§ **Task requirements**
Write out, word for word, every line from the one containing "Is [111,35] over" through the last line of the records below, both ends included.

^^^^^^^^

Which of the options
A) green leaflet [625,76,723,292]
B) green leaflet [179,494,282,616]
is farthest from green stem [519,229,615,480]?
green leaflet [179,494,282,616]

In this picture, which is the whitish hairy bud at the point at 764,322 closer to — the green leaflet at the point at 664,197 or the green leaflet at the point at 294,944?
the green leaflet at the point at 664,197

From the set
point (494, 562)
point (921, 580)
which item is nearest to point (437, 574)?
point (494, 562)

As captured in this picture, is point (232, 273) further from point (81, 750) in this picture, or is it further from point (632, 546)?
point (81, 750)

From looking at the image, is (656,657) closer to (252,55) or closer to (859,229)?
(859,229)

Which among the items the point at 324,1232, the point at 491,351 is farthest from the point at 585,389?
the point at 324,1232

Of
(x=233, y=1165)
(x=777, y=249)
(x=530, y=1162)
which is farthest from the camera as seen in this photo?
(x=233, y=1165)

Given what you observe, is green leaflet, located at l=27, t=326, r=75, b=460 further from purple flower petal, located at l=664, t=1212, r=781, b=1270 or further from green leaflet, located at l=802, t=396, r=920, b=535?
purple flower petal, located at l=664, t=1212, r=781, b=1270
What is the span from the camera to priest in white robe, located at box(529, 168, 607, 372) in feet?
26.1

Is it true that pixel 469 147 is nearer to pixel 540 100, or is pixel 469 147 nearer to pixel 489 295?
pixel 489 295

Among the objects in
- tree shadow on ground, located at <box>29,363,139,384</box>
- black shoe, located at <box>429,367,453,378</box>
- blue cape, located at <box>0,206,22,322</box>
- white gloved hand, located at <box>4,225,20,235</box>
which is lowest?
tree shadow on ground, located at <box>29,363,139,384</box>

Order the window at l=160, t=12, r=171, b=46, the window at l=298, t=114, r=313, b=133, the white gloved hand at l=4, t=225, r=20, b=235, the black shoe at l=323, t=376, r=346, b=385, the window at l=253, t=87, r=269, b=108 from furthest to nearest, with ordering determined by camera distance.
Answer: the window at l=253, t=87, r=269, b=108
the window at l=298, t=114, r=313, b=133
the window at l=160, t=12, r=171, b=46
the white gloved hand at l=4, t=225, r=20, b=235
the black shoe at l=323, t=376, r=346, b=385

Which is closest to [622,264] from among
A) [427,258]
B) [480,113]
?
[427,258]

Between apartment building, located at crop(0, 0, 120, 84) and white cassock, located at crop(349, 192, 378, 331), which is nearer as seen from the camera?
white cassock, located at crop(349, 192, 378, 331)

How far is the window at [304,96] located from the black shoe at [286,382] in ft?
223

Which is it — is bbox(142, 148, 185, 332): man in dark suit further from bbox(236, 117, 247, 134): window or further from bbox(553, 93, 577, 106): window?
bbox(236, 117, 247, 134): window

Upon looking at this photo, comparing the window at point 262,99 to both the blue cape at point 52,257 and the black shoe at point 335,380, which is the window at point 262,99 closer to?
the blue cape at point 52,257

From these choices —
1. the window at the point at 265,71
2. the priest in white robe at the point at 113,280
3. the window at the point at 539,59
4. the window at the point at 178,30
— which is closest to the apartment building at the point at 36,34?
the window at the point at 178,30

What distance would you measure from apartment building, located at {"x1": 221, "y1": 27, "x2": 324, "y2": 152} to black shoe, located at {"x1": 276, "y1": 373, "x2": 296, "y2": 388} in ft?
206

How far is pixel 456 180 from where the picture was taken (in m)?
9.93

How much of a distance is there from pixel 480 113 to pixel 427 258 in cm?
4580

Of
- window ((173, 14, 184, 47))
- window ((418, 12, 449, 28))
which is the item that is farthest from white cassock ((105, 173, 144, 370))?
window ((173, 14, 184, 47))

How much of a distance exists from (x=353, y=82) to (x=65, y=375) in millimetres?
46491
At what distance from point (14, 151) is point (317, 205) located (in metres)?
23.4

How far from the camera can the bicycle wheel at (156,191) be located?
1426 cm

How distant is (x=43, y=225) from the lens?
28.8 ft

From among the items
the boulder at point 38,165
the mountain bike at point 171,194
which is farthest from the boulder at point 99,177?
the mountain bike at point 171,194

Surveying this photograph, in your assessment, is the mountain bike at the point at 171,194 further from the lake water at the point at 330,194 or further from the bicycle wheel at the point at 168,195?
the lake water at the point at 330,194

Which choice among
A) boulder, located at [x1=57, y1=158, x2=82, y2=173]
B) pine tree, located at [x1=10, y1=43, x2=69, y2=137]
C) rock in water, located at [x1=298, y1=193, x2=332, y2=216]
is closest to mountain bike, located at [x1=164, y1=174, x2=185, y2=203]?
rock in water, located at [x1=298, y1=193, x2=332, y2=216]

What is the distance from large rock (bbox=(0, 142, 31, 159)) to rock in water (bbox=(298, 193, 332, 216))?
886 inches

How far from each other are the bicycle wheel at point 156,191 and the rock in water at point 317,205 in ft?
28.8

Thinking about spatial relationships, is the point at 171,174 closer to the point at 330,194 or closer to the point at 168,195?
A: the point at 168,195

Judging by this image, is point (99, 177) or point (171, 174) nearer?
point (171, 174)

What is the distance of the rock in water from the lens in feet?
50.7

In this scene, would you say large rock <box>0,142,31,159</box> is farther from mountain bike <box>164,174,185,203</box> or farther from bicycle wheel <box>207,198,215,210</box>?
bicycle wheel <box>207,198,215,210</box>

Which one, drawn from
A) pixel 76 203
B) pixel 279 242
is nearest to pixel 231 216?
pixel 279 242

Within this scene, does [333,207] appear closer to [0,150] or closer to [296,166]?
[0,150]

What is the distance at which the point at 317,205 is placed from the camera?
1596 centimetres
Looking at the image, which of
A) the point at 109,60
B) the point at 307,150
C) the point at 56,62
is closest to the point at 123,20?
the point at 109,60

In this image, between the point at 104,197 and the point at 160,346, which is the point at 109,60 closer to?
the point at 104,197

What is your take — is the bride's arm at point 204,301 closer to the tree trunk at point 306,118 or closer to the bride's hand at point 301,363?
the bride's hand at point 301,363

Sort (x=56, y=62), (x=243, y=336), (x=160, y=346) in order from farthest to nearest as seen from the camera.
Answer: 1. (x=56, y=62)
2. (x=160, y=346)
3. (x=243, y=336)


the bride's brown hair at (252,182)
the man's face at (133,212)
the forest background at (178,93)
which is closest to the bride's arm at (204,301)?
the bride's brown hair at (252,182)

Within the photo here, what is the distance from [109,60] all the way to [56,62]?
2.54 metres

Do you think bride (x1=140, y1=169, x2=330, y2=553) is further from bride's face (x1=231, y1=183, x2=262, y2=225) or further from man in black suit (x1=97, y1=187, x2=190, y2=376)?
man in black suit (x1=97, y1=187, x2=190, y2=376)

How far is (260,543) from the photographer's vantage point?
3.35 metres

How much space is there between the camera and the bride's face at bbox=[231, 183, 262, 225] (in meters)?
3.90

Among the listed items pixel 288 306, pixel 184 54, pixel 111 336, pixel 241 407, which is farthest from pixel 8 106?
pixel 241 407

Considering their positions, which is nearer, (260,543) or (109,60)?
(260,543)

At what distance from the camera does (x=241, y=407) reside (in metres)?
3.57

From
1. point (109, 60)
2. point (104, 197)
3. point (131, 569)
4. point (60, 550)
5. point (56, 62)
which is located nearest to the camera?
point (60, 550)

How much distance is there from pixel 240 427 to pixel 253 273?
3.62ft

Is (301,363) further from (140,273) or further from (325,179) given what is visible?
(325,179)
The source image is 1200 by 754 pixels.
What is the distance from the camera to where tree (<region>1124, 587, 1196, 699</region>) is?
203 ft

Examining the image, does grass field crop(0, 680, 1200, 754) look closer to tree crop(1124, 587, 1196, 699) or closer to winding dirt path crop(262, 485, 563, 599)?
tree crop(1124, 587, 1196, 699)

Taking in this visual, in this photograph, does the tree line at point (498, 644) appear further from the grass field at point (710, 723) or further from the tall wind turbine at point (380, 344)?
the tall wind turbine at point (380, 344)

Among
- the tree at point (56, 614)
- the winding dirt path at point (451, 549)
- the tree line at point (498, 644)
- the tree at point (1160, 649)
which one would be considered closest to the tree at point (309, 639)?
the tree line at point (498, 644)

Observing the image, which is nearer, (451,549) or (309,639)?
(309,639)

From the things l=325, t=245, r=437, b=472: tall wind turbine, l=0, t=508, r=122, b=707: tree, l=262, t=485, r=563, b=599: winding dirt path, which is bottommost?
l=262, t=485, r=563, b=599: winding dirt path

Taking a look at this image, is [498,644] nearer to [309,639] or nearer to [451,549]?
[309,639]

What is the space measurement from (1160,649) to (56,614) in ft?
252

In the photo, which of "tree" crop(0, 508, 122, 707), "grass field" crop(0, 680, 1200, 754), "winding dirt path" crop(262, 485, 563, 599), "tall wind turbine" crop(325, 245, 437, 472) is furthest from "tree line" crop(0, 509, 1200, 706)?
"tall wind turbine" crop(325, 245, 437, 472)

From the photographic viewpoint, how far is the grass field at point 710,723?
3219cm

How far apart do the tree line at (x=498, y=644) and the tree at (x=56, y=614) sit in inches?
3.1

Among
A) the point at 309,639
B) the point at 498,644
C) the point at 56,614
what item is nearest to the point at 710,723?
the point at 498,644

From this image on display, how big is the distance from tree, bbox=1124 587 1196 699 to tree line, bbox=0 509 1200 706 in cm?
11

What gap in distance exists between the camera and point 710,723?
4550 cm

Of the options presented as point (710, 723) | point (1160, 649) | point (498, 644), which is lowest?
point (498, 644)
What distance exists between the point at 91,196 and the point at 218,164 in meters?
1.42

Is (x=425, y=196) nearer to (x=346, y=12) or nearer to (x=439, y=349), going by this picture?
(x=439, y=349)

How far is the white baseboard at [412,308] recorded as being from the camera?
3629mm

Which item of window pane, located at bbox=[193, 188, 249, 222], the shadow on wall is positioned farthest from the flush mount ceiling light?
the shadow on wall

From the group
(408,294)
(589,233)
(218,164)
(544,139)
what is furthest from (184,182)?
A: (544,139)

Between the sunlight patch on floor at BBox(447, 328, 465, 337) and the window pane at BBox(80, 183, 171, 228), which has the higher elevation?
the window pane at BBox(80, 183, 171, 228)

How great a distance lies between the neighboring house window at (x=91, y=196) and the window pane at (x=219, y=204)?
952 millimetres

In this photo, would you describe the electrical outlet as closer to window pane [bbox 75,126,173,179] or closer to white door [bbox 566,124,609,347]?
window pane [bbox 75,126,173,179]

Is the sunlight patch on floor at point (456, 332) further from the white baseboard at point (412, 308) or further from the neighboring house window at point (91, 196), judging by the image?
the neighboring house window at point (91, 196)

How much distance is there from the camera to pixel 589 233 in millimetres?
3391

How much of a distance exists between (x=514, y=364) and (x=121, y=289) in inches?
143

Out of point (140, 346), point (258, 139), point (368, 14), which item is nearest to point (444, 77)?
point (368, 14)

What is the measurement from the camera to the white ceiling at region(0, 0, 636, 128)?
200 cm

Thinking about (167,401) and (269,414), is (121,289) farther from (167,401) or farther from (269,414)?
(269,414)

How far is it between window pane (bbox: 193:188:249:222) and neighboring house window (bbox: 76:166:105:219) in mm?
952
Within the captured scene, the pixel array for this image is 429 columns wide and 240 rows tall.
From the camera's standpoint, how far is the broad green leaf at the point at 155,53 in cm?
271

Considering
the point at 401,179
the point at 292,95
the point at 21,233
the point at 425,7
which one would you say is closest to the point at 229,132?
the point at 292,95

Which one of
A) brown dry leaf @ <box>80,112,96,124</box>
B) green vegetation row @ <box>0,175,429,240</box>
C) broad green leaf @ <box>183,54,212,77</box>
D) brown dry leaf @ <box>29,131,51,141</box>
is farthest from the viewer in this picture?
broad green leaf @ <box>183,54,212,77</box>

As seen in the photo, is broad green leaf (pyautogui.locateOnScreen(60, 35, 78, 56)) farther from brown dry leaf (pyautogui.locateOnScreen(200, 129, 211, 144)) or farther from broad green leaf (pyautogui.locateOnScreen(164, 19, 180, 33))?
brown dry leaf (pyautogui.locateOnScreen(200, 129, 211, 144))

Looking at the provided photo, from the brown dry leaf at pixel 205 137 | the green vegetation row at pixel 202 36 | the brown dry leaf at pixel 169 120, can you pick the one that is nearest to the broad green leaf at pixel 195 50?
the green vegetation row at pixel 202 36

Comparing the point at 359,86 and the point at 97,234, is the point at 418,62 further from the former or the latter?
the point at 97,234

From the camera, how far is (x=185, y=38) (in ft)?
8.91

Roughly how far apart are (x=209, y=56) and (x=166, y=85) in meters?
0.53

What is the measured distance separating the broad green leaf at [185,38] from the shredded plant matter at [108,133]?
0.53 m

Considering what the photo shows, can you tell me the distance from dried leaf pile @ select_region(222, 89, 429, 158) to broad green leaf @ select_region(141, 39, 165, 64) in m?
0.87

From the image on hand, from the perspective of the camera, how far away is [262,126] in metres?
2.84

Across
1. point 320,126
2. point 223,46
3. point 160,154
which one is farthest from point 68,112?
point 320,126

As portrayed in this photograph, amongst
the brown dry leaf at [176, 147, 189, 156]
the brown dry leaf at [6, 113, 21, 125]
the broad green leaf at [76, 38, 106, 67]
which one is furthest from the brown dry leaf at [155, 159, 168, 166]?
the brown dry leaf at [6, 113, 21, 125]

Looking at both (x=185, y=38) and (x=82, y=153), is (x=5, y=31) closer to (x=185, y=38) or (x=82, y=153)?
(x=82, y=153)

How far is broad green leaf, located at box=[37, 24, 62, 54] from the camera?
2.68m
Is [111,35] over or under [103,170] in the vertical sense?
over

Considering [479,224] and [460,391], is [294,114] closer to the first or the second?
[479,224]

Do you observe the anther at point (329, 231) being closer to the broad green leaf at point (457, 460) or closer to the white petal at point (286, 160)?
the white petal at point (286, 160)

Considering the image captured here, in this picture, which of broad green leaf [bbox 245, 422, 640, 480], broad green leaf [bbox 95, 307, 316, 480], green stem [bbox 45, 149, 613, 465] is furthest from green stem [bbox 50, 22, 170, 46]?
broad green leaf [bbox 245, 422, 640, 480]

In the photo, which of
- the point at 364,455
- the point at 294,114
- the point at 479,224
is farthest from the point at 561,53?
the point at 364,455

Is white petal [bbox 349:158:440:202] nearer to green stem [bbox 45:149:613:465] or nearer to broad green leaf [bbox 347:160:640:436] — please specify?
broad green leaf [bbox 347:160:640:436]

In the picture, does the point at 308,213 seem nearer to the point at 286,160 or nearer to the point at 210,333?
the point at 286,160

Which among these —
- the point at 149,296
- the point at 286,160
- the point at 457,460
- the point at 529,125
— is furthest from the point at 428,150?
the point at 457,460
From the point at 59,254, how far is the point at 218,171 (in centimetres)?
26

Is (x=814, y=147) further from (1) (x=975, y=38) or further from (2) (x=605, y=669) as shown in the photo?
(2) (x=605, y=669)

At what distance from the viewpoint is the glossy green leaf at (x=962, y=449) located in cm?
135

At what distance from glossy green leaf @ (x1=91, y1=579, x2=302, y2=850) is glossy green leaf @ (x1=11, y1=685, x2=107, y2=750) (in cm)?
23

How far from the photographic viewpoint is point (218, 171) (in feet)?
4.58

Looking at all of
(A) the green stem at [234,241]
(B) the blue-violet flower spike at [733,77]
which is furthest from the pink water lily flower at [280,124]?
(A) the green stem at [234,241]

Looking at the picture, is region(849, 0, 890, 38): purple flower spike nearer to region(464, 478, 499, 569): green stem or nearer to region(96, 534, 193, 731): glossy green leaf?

^^^^^^^^

§ **Result of this exercise**
Is [111,35] over or under [103,170] in the vertical sense?
over

Considering [479,224] and [460,391], is [294,114] closer to the first or the second?
[479,224]

Do you observe the anther at point (329, 231) being closer to the broad green leaf at point (457, 460) or closer to the white petal at point (286, 160)?
the white petal at point (286, 160)

Considering the image captured here, in this picture, which of broad green leaf [bbox 245, 422, 640, 480], broad green leaf [bbox 95, 307, 316, 480], green stem [bbox 45, 149, 613, 465] is furthest from green stem [bbox 50, 22, 170, 46]?
broad green leaf [bbox 245, 422, 640, 480]

In the photo, which of
- the point at 364,455
- the point at 294,114
- the point at 479,224
is farthest from the point at 561,53?
the point at 364,455

Is white petal [bbox 349:158:440:202] nearer to green stem [bbox 45:149:613:465] or nearer to broad green leaf [bbox 347:160:640:436] — please specify?
broad green leaf [bbox 347:160:640:436]

In the picture, does the point at 308,213 seem nearer to the point at 286,160 or nearer to the point at 210,333?
the point at 286,160

Which among these —
- the point at 149,296
- the point at 286,160
- the point at 457,460
- the point at 529,125
— is furthest from the point at 428,150?
the point at 457,460
From the point at 59,254, how far is the point at 218,171 (in centimetres)?
26

Is (x=814, y=147) further from (1) (x=975, y=38) or further from (2) (x=605, y=669) as shown in the photo?
(2) (x=605, y=669)

At what distance from the viewpoint is the glossy green leaf at (x=962, y=449) located in cm?
135

At what distance from glossy green leaf @ (x1=91, y1=579, x2=302, y2=850) is glossy green leaf @ (x1=11, y1=685, x2=107, y2=750) (in cm)?
23

How far from the photographic viewpoint is point (218, 171) (in feet)?
4.58

Looking at all of
(A) the green stem at [234,241]
(B) the blue-violet flower spike at [733,77]
which is furthest from the pink water lily flower at [280,124]?
(A) the green stem at [234,241]

Looking at the picture, is region(849, 0, 890, 38): purple flower spike nearer to region(464, 478, 499, 569): green stem or nearer to region(96, 534, 193, 731): glossy green leaf?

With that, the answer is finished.